Thursday, December 1, 2011

So You Want to Make a Movie - Distribution

You’ve caught the bug, and you’ve decided to make a movie. But where do you start? The good news is today there are fewer barriers to overcome in order to produce a film. Thanks to digital filmmaking, the costs have dropped dramatically. In reality, practically anybody can become a filmmaker. There is no shortage of books, videos, and online resources to help get you started. No one article can answer all of your questions or take you through the entire process; however, I want to offer you 20 key steps that will at least steer you in the right direction. Think of these steps as the big picture or the 30,000 foot view.

20. Distribution

I’m sure you didn’t make your film for just you, your friends, and family to watch. You want an audience. The entire reason that you spent the time and money to enter your movie into film festivals was to find a distributor. Let’s face it. You don’t have the money or the ability to get your film into theaters. And do you think you could collect the money from the theater owners anyway? What a distributor does is to help you find an audience. They finance the P and A, which is an industry term for prints and advertising. You don’t have a movie until somebody is willing to pay $10 to see it in a theater. Distributors have the means to market and promote your film. In other works, they convince the public that your film is a “movie”.

For every dollar Hollywood spends to produce a movie, they spend an additional 51 to 57 cents to promote and market the film. And you thought making the movie was hard. The truth is the real battle is finding a distributor and, hopefully, an audience. In some cases, the process could take up to five years. You really have to be committed and believe in your movie if you have any chance of finding a distributor.

You’d be surprised how many movies, and I mean good movies, NEVER get a distribution deal. There’s no logic, rhyme or reason for why certain films get or don’t get distribution. It’s going to come down to a lot of hard work and determination on your part. And sometimes it’s just dumb luck.

So what happens if you don’t get a distribution deal at the film festivals? What do you do next? The first thing you must absolutely do before talking to any distributor is get expert advice from an entertainment lawyer. If somebody offered you a deal, how would you know if it was a good deal for you? The entertainment industry is notorious for distributors who have taken advantage of filmmakers, promised them the moon and delivered absolutely nothing. In some cases, they stole their film and left them at the altar, never seeing one red cent.
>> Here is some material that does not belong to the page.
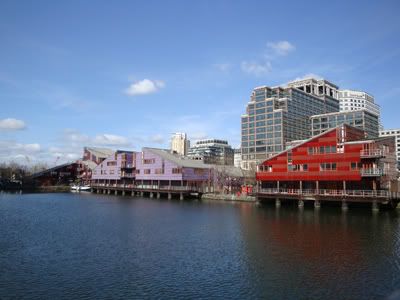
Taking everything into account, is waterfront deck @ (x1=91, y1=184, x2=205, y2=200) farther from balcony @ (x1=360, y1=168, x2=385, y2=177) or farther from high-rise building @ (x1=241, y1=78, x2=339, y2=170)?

You don’t want that to happen to you. That’s why you need someone on your side. Don’t rely on what I’m writing or on any other book when negotiating a deal. This topic is too complex without expert opinion. For example, there is a multitude of different types of distribution deals such as the 50/50 net deal, the flat fee deal, the net deal, the gross deal, the first dollar gross deal, the first dollar split deal, the adjusted gross deal, the sliding scale deal, and the 70/30 major deal. The question is which one is the real deal. Here’s the thing you need to know. Most of them are designed for you to never see any profits.

I’m not going to go into detail for each of these deals; however, I do want to highlight the 50/50 net deal which is basically a standard distribution deal within the industry. It pretty much goes like this. You and the distributor form a partnership. They agree to distribute your movie for a standard distribution fee plus all expenses. Then they will split the profits 50/50 with you. The problem is nobody can define what the standard distribution fee is because it’s always a moving target. And the funny thing is the expenses always seem to eat up the profits. So when they get to the 50/50 split, there’s nothing to split. The expenses magically go up.

Here’s the deal you should take. If the distributor is willing to write you a check to buy the film straight out, take it. You walk away and you’re done. Let’s say you made your movie for $200,000, and they offer you a $350,000 to $400,000 check. Why in the world wouldn’t you take it? You now have the money to pay off your expenses, repay your investors with interest and profits, take care of everybody who helped you get the movie made, plus put a little money in your pocket. And the icing on the cake is your movie now has a chance to find an audience.

The only problem is this deal is rare. A few years ago, distributors were willing to take more risks. Now they want you to take all the risks. They expect you to do the work that they used to do. Distributors want you to find your audience, and market and promote your film. And, if you are successful, they collect all of the rewards. Doesn’t sound fair, does it?